The families were fairly high in socioeconomic status, with 45% of mothers and 60% of fathers having graduated from college (M years of college = 2.7 and 3.2, respectively). Families lived far from the placement; for most, the one-way travel time ranged from 90 minutes to over 4 hours. Table 1 shows other resident and family demographics.
We contrasted the present sample, who responded to both surveys (n = 106), with the remaining families (n = 192), who had responded to only one or neither survey, on demographic and involvement variables assessed on the Client Data Sheet. The groups did not differ on child variables (age, IQ, behavior problems), but families in the present sample had significantly higher socioeconomic status (SES) and were more likely to be European American. Although the two groups did not differ on distance of the facility from home, the families in the present sample were significantly higher on every involvement variable assessed (visiting, taking the child home, phoning, and participating in activities). Thus, our respondents were a selected sample of families with greater resources and involvement than were the nonrespondents.
Client Data Sheet (Baker et al., 1993). The Client Data Sheet includes 17 items on the demographic characteristics of the child and family and on behavioral dimensions of family involvement. These latter include frequency of visits to the child and frequency with which the family took the child on visits home, scored as follows: 0 (does not visit), 1 (1 to 2 per year), 2 (3 to 6 per year), 3 (about 1 per month), 4 (every other week), and 5 (weekly or more often). This measure also includes diagnostic information, which was subsequently coded with high reliability into three categories: mental retardation alone, mental disorder alone, or dual diagnosis (Baker et al., 1993). Each Client Data Sheet was completed by a staff member who knew the particular child well and who had access to information in logs and medical records.

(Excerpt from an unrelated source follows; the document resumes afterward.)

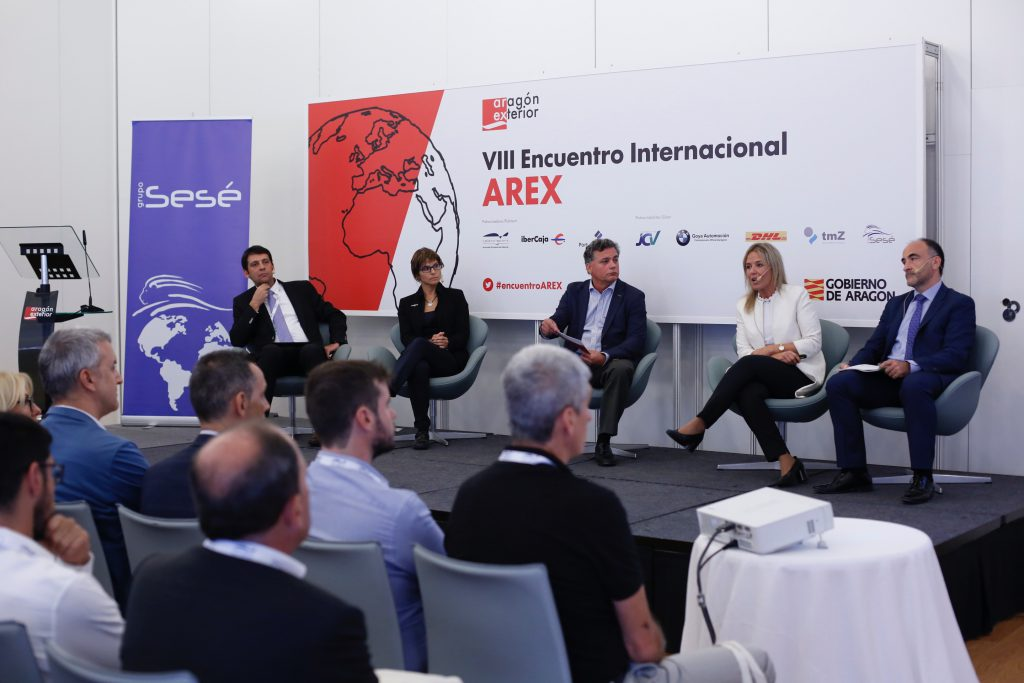 Juan Carlos Muñoz (SEAT), Nayra Hernández (Opel España / PSA Groupe), Luis Humberto Menéndez (Heraldo de Aragón) Araceli Carrasco (Grupo Sesé) y Manuel Jesús Pardo (Grupo Valeo Iluminación).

Family Involvement Survey. This questionnaire has been thoroughly described in a previous paper (Baker, Blacher, & Pfeiffer, 1996). Two sections were relevant to the present study. The Demographics section contains 15 questions, supplementing information obtained from the Client Data Sheet: family member's age at first placement; number of placements; relation to respondent; mother's and father's age, ethnicity, education, occupation and employment; respondent's marital status; and family income. The Involvement section has questions about involvement identical to those on the Client Data Sheet. In this sample, family reports agreed highly with staff reports on the Client Data Sheet for visits home, r(103) = .76, p < .001, and visits to the facility, r(103) = .72, p < .001. An additional item is: “If my child were home, life in the family would be (5) a lot better, (4) better, (3) the same, (2) difficult, (1) a lot more difficult.” The Family Involvement Survey was sent to the parents' home, to be completed by the mother or father, unless another family member was identified as primary careprovider.
Family Well-Being Survey. This survey was a battery of separate measures assessing dimensions of family well-being. (The actual title on the questionnaire was Family Involvement Survey II). Four parent well-being measures are of interest here. An individual item assessed respondent's health, rated on a 4-point scale (poor to excellent). An individual item from the Marital Adjustment Test (Locke & Wallace, 1959) provided an overall estimation of marital happiness (7-point scale, ranging from very unhappy to perfect). Two complete scales were included.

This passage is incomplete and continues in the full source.